_Data supplied_.
---+---
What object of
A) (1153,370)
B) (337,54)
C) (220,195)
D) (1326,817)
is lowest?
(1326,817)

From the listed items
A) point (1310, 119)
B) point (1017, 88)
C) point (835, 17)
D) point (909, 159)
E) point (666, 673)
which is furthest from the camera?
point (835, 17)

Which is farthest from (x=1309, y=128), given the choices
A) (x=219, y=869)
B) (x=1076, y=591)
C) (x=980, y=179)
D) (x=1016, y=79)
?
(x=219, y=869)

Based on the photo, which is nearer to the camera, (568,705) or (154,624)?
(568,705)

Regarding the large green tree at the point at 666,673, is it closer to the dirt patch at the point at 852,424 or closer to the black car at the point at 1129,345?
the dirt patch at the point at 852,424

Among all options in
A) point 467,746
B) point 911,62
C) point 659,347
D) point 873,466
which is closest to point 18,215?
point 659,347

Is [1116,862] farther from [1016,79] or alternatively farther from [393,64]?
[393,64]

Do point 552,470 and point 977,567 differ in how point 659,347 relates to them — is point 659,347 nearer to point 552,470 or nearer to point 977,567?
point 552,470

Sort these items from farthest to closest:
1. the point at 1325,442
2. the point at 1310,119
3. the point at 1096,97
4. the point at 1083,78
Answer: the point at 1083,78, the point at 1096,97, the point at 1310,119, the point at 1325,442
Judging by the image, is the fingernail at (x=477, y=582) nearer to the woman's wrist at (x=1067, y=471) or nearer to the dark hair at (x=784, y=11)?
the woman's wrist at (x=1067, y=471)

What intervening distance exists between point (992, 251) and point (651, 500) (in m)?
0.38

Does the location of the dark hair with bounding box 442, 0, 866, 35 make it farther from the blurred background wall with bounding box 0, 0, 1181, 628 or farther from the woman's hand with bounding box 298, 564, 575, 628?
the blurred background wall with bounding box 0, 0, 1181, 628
---+---
Can you change "closest" to "nearest" in the stretch of data from the line that contains "Which is farthest" through the line that contains "Answer: the point", and give those lines again with nothing else altered?

Which is farthest from (x=1309, y=128), given the choices
A) (x=219, y=869)
B) (x=1076, y=591)
C) (x=980, y=179)
D) (x=1016, y=79)
?
(x=219, y=869)

Based on the photo, which is nearer to the camera, (568,705) or (154,624)?
(568,705)

Regarding the large green tree at the point at 666,673, is it closer to the dirt patch at the point at 852,424 or closer to the black car at the point at 1129,345?
the dirt patch at the point at 852,424

Among all options in
A) point 467,746
B) point 911,62
C) point 659,347
D) point 873,466
which is nearest to point 18,215?
point 659,347

Is [1116,862] farther from [1016,79] or alternatively farther from [393,64]?
[393,64]

Do point 552,470 and point 977,567 differ in how point 659,347 relates to them — is point 659,347 nearer to point 552,470 or nearer to point 977,567?
point 552,470

Sort these items from farthest to nearest:
1. the point at 1325,442
2. the point at 1310,119
3. the point at 1096,97
4. the point at 1083,78
Answer: the point at 1083,78, the point at 1096,97, the point at 1310,119, the point at 1325,442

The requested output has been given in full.